• Task directions: The records that follow must be printed exactly as they are.

Saved entries:
::::::::
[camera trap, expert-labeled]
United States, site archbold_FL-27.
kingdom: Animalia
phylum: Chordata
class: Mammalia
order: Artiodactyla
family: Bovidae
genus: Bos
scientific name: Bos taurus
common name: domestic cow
::::::::
• Expected answer:
[camera trap, expert-labeled]
United States, site archbold_FL-27.
kingdom: Animalia
phylum: Chordata
class: Mammalia
order: Artiodactyla
family: Bovidae
genus: Bos
scientific name: Bos taurus
common name: domestic cow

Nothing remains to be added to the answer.